Witchboard 2: The Devil's Doorway
- Year:
- 1993
- 99 Views
"Apartment For Rent
Furnished Spacious Loft $ 700"
MANAGER:
Here you go.
Well, the furniture's not new
but it's in pretty good shape.
And it's just been steamed today.
- It's beautiful!
- Yes it is.
The morning sun can be pretty intense,
especially if you're a night owl like me.
No, no, I'm a morning person.
Best light for painting.
You an artist?
Well that's what I'm here to find out.
Well, then this place
is perfect for you.
Quiet building...
Nice neighborhood...
A fairly nice neighborhood...
considering the area.
Besides,
you got me.
Right next door.
Yeah...
So...
The bathroom is over
here behind the stairs.
And the bedroom is
right upstairs in the loft.
Is this the only closet?
Yeah, I'm afraid it is.
This... used to be a real wood
burning fire place here...
but now it just operates on gas.
You know...
no fuss no muss, huh?
I'll take it!
Great!
When would you like to move in?
Next week?
That soon?
Okay well, you can sign the lease
now and Elaine can sign it tonight.

# Exercise data

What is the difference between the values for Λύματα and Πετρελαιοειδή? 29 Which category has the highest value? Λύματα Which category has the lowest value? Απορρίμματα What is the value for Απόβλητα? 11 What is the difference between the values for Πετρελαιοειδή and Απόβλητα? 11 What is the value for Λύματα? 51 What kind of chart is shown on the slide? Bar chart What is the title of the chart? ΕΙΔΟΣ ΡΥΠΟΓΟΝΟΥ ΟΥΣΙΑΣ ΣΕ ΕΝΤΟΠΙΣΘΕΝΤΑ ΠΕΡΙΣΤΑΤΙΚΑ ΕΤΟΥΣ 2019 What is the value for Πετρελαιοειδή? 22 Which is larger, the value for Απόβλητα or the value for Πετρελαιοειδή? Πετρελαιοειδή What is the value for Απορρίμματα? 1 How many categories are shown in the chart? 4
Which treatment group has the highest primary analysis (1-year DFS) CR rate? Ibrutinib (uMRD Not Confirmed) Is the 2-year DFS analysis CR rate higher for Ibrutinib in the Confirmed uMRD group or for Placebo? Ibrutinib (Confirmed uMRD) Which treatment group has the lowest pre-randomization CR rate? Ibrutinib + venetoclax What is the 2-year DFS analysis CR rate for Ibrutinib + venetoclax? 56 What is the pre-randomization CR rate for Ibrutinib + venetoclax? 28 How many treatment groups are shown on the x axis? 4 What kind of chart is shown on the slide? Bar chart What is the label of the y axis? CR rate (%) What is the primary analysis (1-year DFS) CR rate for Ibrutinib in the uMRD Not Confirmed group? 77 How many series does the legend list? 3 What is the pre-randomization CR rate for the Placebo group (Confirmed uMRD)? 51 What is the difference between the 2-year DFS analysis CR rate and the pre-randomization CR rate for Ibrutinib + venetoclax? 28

# What the exercise asks
Turn the rental notice in the film transcript that begins "Apartment For Rent" into a short bulleted list that keeps all of its facts. The material above comes from a different source than the transcript.

# Result of the exercise
- Apartment for rent
- Furnished
- Spacious loft
- $700